STATED TASK 1: In the Service Health Tracker page, rewrite the passage from "The Solution" to "(30% of issues)", renaming "status cards" to "health tiles".
STATED TASK 2: According to the Service Health Tracker page, what is the source of the real-time data for the M365 service status cards?
STATED TASK 3: Proceed with the Service Health Tracker page past its final line.

DOCUMENT EXCERPT:
========

Skip to content

🏥 Microsoft Service Health Tracker

Status: ✅ Complete Priority: 📌 Important (Tier 2) Category: 🎬 Content / 💼 Official Created: 2026-04-10 Completed: 2026-04-11 Part of: Free Tools Section Live at: aguidetocloud.com/service-health/


The Problem

"Was Teams down last Tuesday?" — everyone asks this, nobody has a good answer. Microsoft's Service Health dashboard is locked behind the M365 Admin Center with no public searchable archive.

The Solution

A searchable incident timeline + reliability dashboard at aguidetocloud.com/service-health/ with:

  • 🏥 32 M365 service status cards (real-time from Graph API)
  • 📊 103+ incidents tracked with full communication timelines
  • ☁️ Azure incidents merged from Azure Status history (PIR scraping)
  • 🌍 Region badges extracted from incident text (30% of issues)
  • 🏷️ Feature tags (Mailflow, Authentication, etc.)
  • 📈 Monthly trend chart — incidents per month
  • 🏆 Most affected leaderboard — top 5 services
  • 📋 Quick stats scorecard — total, avg resolution, trend
  • 📅 Date lookup — "Was Teams down on March 5?"

========

Excerpts of spatial question data
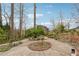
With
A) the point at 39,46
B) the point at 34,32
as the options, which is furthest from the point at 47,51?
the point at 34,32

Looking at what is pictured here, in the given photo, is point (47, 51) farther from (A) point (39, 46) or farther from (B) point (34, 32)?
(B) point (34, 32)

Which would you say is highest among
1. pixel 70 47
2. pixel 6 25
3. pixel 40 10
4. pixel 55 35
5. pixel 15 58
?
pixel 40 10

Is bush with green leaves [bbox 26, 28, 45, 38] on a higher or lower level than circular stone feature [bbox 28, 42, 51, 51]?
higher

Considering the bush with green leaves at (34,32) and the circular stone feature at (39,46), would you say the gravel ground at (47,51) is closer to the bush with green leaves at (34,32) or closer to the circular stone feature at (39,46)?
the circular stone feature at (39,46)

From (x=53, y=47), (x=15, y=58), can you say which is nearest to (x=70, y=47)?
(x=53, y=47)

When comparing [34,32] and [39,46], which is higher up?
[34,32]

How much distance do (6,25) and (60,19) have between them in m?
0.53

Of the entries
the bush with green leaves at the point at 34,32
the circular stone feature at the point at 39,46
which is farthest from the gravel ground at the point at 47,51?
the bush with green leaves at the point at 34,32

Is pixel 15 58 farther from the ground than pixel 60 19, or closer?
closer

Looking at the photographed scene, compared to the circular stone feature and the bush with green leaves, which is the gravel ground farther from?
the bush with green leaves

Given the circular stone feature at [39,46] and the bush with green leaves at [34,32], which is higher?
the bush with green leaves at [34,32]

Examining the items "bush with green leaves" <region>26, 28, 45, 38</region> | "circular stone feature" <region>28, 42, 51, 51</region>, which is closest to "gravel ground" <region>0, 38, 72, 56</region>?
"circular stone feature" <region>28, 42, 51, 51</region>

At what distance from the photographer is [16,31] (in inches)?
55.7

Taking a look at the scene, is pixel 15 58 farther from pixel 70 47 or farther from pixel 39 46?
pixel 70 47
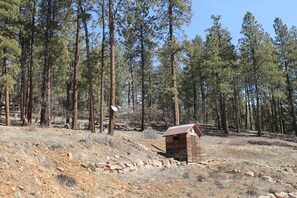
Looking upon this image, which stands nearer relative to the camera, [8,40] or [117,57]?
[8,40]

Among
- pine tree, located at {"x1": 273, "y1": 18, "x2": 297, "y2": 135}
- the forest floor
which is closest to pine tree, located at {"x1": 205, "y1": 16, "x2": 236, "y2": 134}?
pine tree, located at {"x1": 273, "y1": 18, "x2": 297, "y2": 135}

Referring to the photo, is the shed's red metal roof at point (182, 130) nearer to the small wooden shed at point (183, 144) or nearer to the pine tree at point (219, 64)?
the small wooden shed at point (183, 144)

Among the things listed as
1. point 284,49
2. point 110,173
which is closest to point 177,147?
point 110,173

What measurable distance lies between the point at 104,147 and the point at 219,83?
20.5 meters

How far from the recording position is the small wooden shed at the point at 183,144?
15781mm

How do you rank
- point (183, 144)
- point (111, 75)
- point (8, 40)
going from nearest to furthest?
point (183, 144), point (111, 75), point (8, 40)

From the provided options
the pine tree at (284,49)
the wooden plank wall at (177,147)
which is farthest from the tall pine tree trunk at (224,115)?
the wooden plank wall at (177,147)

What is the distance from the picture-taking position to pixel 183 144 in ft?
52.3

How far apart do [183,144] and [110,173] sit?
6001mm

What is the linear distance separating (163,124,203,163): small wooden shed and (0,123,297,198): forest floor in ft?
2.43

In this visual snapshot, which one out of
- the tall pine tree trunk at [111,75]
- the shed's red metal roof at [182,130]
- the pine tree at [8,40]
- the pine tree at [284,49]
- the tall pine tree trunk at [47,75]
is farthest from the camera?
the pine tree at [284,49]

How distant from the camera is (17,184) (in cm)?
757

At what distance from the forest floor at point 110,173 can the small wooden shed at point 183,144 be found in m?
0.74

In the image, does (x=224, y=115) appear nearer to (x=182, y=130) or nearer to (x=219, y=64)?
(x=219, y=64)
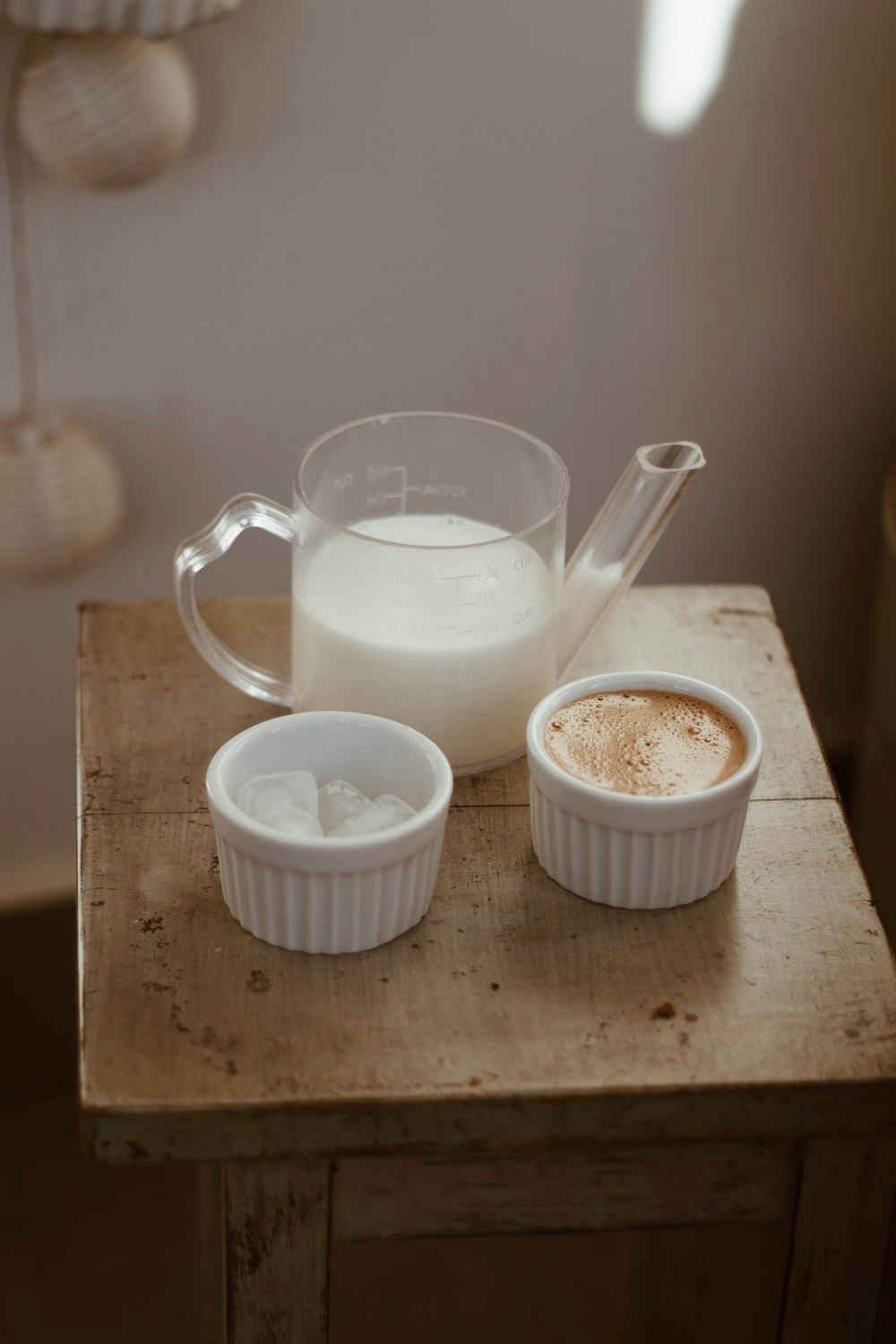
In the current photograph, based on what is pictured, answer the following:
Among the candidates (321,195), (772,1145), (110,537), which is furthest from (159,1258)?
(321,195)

========

RESULT 1:
The Solution

A searchable incident timeline + reliability dashboard at aguidetocloud.com/service-health/ with:

  • 🏥 32 M365 service health tiles (real-time from Graph API)
  • 📊 103+ incidents tracked with full communication timelines
  • ☁️ Azure incidents merged from Azure Status history (PIR scraping)
  • 🌍 Region badges extracted from incident text (30% of issues)

RESULT 2: The Graph API.

RESULT 3:
  • 📥 CSV export for reports
  • 🔗 Deep linking?service=Teams&status=active
  • 📡 RSS feed for subscribers

Architecture

┌──────────────────────────────────────────────────────────┐
│  GitHub Actions (Every 2 hours — 0 */2 * * *)            │
│                                                          │
│  1. fetch_health.py  → Graph API: M365 service health    │
│  2. fetch_azure.py   → Azure Status history scraping     │
│  3. generate_data.py → Merge, slim JSON, RSS, stats      │
│  4. Push to main site repo → Hugo build → Deploy         │
└──────────────────────────────────────────────────────────┘

Tech Stack

Component Tech Cost
M365 data source Microsoft Graph Service Communications API $0
Azure data source Azure Status history page scraping (BeautifulSoup) $0
Auth Dedicated Azure AD app (service-health), ServiceHealth.Read.All $0
Region extraction Regex on impactDescription + posts (15 region patterns) $0
Scheduling GitHub Actions every 2h $0
Frontend Hugo + vanilla JS, coral/orange (#F97316) theme $0
Hosting Azure SWA (existing) $0
Total $0

Key Decisions & Learnings

  1. Dedicated app registration — Rubber-duck critique caught that adding ServiceHealth.Read.All to the shared ainews app would broaden blast radius. Created separate service-health app.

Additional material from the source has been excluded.